EXERCISE REQUIREMENTS ::
[A] Extract the portion of the MySQL query optimizer text from "Because DISTINCT is" to "and ‘/sql/sql_select.cc’, remove_duplicates().", copying it word for word.
[B] Extend the text on MySQL query optimization by writing what follows its final sentence.

EXCERPTED TEXT ::
-- Begin --

Because DISTINCT is not always transformed to GROUP BY, do not expect that queries with DISTINCT will always cause ordered result sets. (You can, however, rely on that rule with GROUP BY, unless the query includes ORDER BY NULL.)

See: ‘/sql/sql_select.cc’, opt_sum_query(), and ‘/sql/sql_select.cc’, remove_duplicates().

JOIN

Bad join choices can cause more damage than bad choices in single-table searches, so MySQL developers have spent proportionally more time making sure that the tables in a query are joined in an optimal order and that optimal access methods (often called “access paths”) are chosen to retrieve table data. A combination of a fixed order in which tables are joined and the corresponding table access methods for each table is called “query execution plan” (QEP). The goal of the query optimizer is to find an optimal QEP among all possible such plans. There are several general ideas behind join optimization.

Each plan (or part of plan) is assigned a “cost.” The cost of a plan reflects roughly the resources needed to compute a query according to the plan, where the main factor is the number of rows that will be accessed while computing a query. Once we have a way to assign costs to different QEPs we have a way to compare them. Thus, the goal of the optimizer is to find a QEP with minimal cost among all possible plans.

In MySQL, the search for an optimal QEP is performed in a bottom-up manner. The optimizer first considers all plans for one table, then all plans for two tables, and so on, until it builds a complete optimal QEP. Query plans that consist of only some of the tables (and predicates) in a query are called “partial plans.” The optimizer relies on the fact that the more tables are added to a partial plan, the greater its cost. This allows the optimizer to expand with more tables only the partial plans with lower cost than the current best complete plan.

-- End --

Collected data entries
-- Begin --

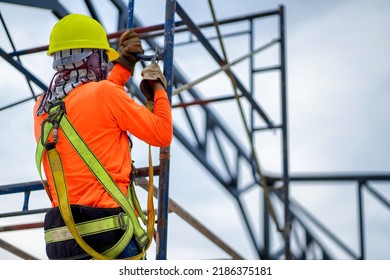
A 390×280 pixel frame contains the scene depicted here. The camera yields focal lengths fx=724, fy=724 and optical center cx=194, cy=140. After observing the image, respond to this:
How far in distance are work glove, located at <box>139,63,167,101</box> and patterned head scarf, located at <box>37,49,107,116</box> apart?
12.6 inches

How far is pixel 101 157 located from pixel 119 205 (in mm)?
229

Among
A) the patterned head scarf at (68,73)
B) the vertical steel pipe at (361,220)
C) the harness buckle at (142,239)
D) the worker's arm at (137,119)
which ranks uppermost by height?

-- End --

RESPONSES IN ORDER ::
[A]
Because DISTINCT is not always transformed to GROUP BY, do not expect that queries with DISTINCT will always cause ordered result sets. (You can, however, rely on that rule with GROUP BY, unless the query includes ORDER BY NULL.)

See: ‘/sql/sql_select.cc’, opt_sum_query(), and ‘/sql/sql_select.cc’, remove_duplicates().

[B]
The key routine that performs the search for an optimal QEP is ‘sql/sql_select.cc’, find_best(). It performs an exhaustive search of all possible plans and thus guarantees it will find an optimal one.

Below we represent find_best() in an extremely free translation to pseudocode. It is recursive, so some input variables are labeled “so far” to indicate that they come from a previous iteration.

remaining_tables = {t1, ..., tn}; /* all tables referenced in a query */

procedure find_best(
   partial_plan in,      /* in, partial plan of tables-joined-so-far */
   partial_plan_cost,    /* in, cost of partial_plan */
   remaining_tables,     /* in, set of tables not referenced in partial_plan */
   best_plan_so_far,     /* in/out, best plan found so far */
   best_plan_so_far_cost)/* in/out, cost of best_plan_so_far */
{
   for each table T from remaining_tables
   {
     /* Calculate the cost of using table T. Factors that the
        optimizer takes into account may include:
          Many rows in table (bad)
          Many key parts in common with tables so far (very good)
          Restriction mentioned in the WHERE clause (good)
          Long key (good)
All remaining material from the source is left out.